La crise bancaire irlandaise continue de secouer l’île et inquiète de plus en plus l’Union européenne. Contraint de procéder au sauvetage de ses banques, Dublin a annoncé jeudi que son déficit public atteindrait 32 % de son PIB en 2010 et que sa dette publique devrait elle avoisiner les 100 % du PIB.
Ce déficit historique, le plus élevé jamais enregistré par un pays de la zone euro, est en partie dû au sauvetage de la banque Anglo Irish. Celle-ci a été nationalisée en 2009 au plus fort de la crise financière, et le coût de l’opération a été relevé jeudi de 25 à 29,3 milliards d’euros.
En jouant la transparence, Dublin espère calmer les inquiétudes autour de la solvabilité à long terme du pays. L'Irlande a d’ailleurs refusé de faire appel au fonds de stabilité de la zone euro. Les marchés semblent avoir bien accueilli la nouvelle, mais des inquiétudes demeurent néanmoins à Dublin et à Francfort, siège de la banque centrale européenne.
L’analyse de Jérôme Sgard, docteur en Économie au CERI.
France24.com : Pourquoi le gouvernement irlandais s’est-il porté au secours de l’Irish Bank, creusant encore plus le déficit public ?
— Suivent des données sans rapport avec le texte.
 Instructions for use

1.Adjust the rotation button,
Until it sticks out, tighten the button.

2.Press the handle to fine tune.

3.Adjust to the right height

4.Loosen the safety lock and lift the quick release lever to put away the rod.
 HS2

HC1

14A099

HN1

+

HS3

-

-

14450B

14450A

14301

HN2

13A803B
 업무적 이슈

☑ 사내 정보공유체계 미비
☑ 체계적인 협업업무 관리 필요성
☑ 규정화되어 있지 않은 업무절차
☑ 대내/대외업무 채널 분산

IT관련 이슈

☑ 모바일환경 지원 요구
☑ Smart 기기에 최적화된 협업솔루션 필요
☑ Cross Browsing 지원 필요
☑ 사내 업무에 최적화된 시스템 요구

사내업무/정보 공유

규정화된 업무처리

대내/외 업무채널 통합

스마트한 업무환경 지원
Jérôme Sgard : Si le gouvernement irlandais ne vient pas en aide à l’Irish Bank, la banque s’effondre, ce qui constitue le pire scénario en économie. Il suffit de repenser à ce qui s’est passé en Argentine en 2001-2002 [une crise économique majeure qui a contraint le gouvernement à se déclarer en cessation de paiement, NDLR]. Les banques avaient fait faillite, plus personne ne pouvait payer, les guichets ne distribuaient plus d’argent. Les gens étaient furieux car ils ont vu leur épargne disparaître.
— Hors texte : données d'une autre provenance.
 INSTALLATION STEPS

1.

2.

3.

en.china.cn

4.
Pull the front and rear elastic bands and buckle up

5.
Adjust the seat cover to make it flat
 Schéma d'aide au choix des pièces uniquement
France24.com : Pourquoi ne pas avoir fait appel au fonds de stabilisation de l’Europe, mis en place au printemps pour éviter tout risque de contagion de la crise grecque ?
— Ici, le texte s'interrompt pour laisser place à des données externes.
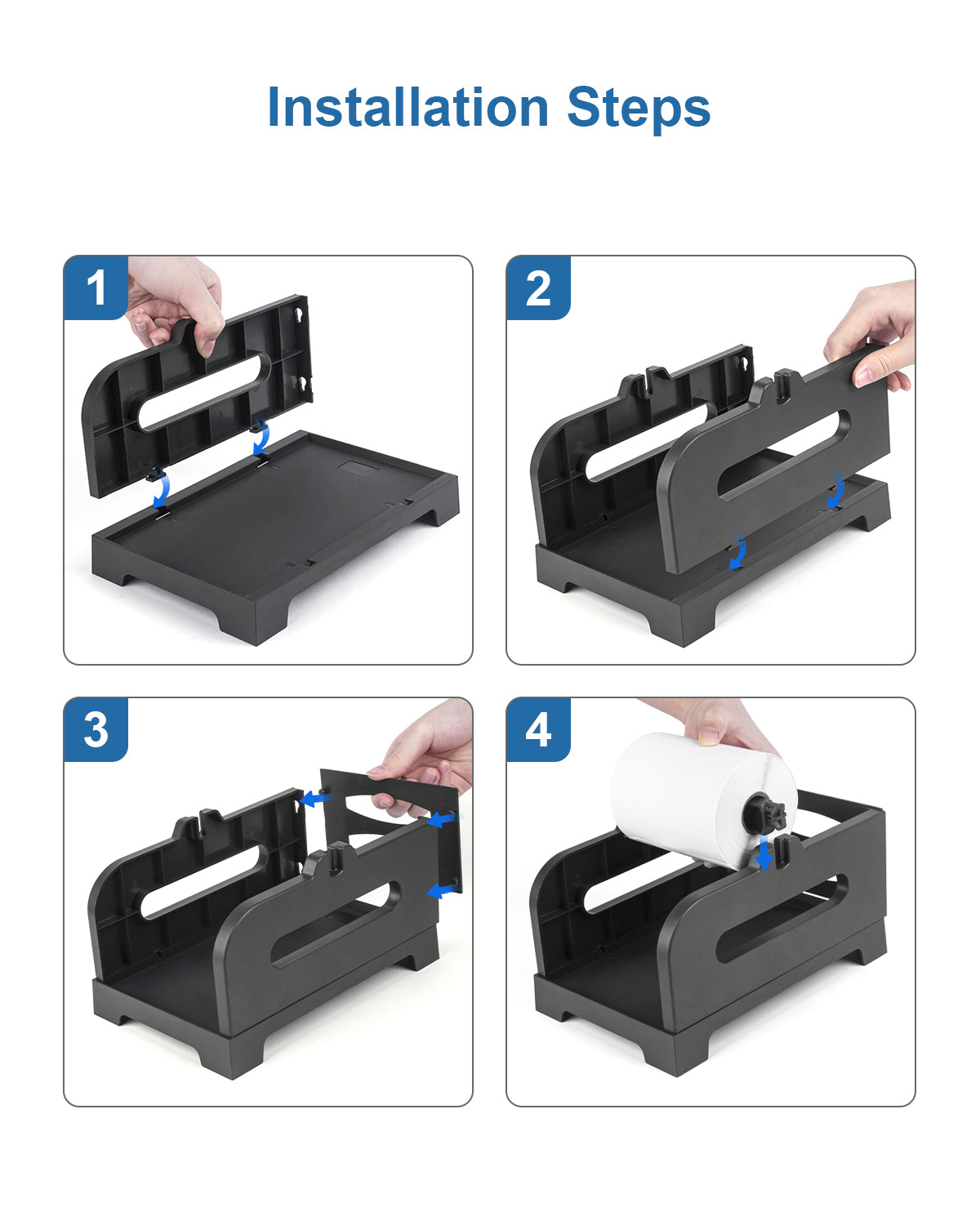 Installation Steps

1

2

3

4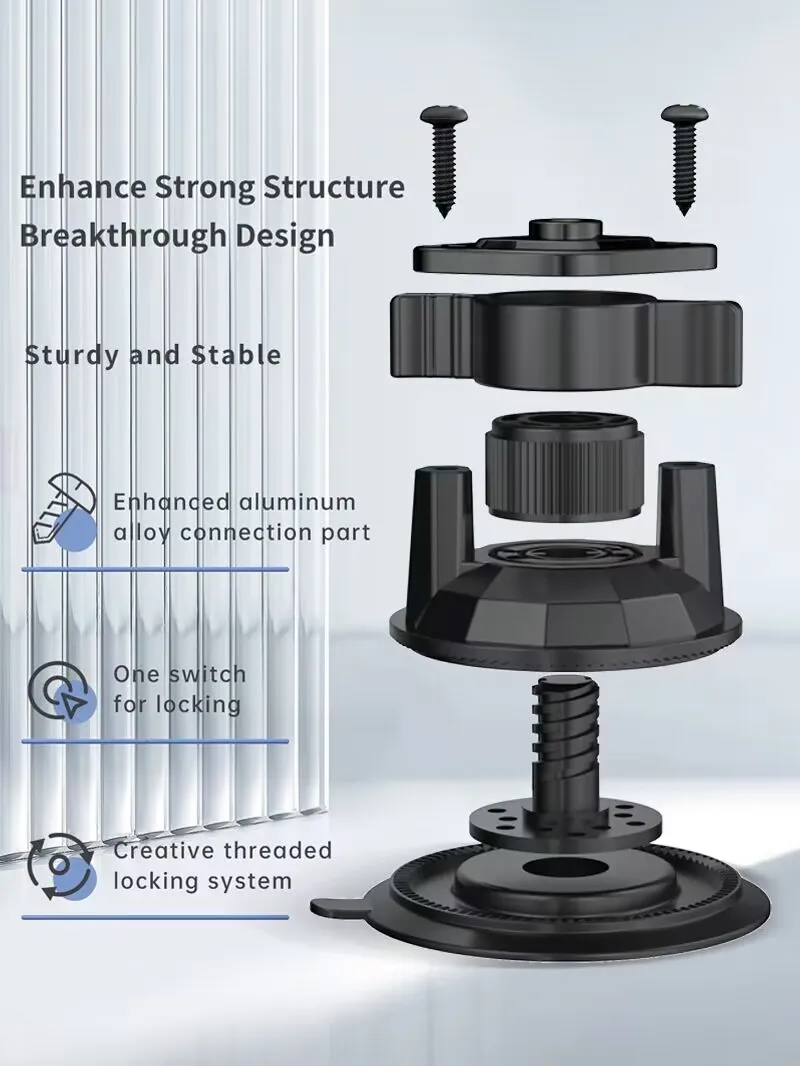 Enhance Strong Structure
Breakthrough Design

Sturdy and Stable

Enhanced aluminum alloy connection part

One switch for locking

Creative threaded locking system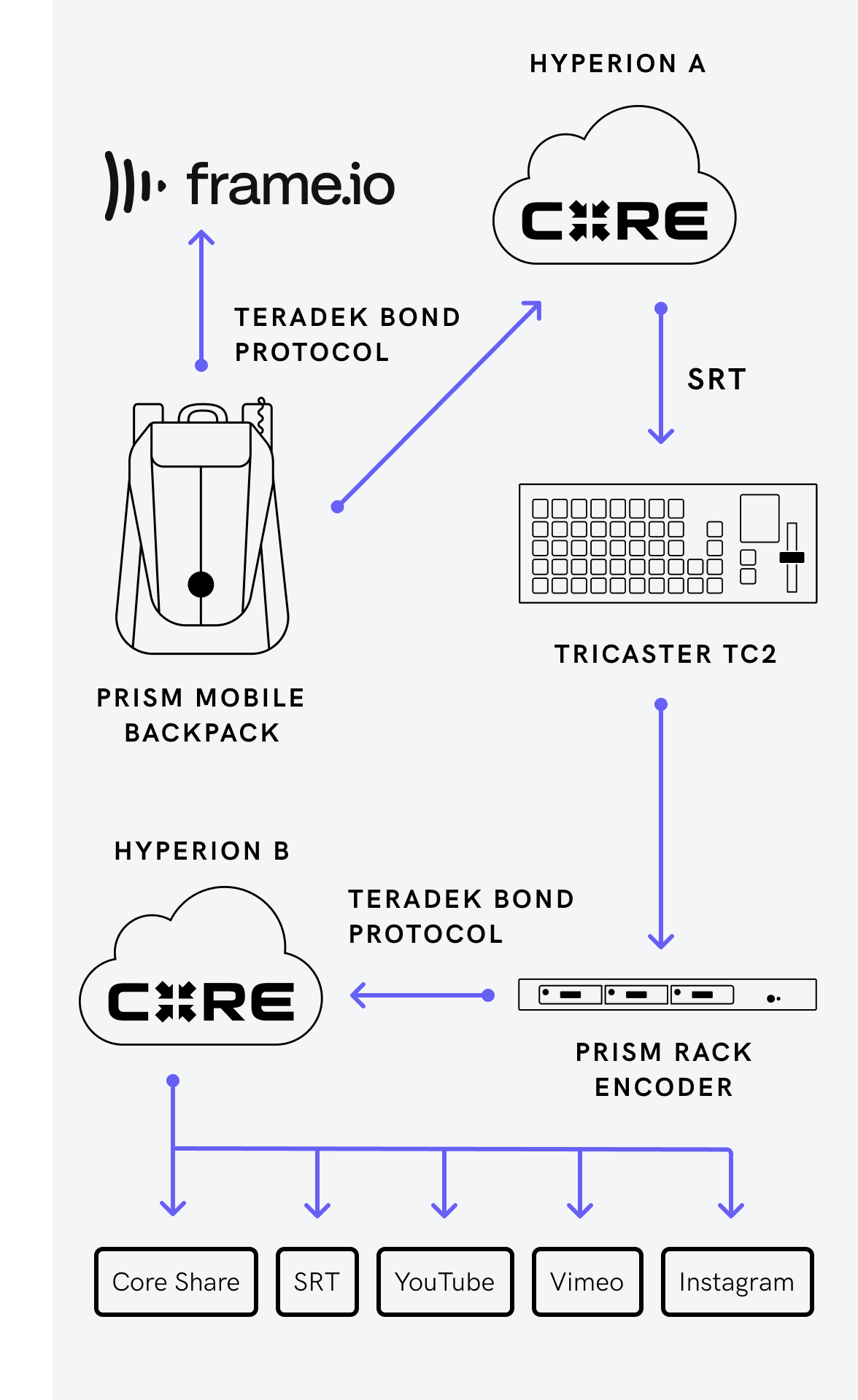 HYPERION A

frame.io

CORE

TERADEK BOND PROTOCOL

SRT

PRISM MOBILE BACKPACK

TRICASTER TC2

HYPERION B

CORE

TERADEK BOND PROTOCOL

PRISM RACK ENCODER

Core Share

SRT

YouTube

Vimeo

Instagram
Jérôme Sgard : Le fonds de stabilisation de l’Europe fait figure de dernière option. C’est vers lui qu’on se tourne quand on n’y arrive plus soi-même. Dans le cas du sauvetage de l’Irish Bank, le gouvernement irlandais peut encore emprunter sur les marchés. De plus, ni le fonds européen ni le FMI ne font de cadeaux, eux aussi il faut les rembourser. Les pays se tournent donc vers ces deux institutions, quand plus personne ne veut leur prêter d’argent et on devient alors un "paria". C’est ce qui est arrivé à la Grèce au début de l’année. Elle aurait été en défaut de paiement sans l’aide de l’Europe et du FMI. Plus personne ne voulait lui prêter d’argent.
France24.com : Cette crise bancaire irlandaise met-elle en péril la stabilité de l’UE ?
Jérôme Sgard : Non car cette crise est sous contrôle. Elle est bien moins grave que la crise grecque, de plus le mécanisme de sauvetage a déjà été testé. D’ailleurs, même si le fonds européen n’a pas été sollicité par Dublin, les dirigeants de la zone euro ont fait savoir qu’ils se tenaient prêts. Une manière de rassurer les marchés. En tout cas, tout cela est la preuve qu’il y a toujours des problèmes en Europe, même si, je le répète, cette crise est bien moindre que celle survenue au début de l’année en Grèce.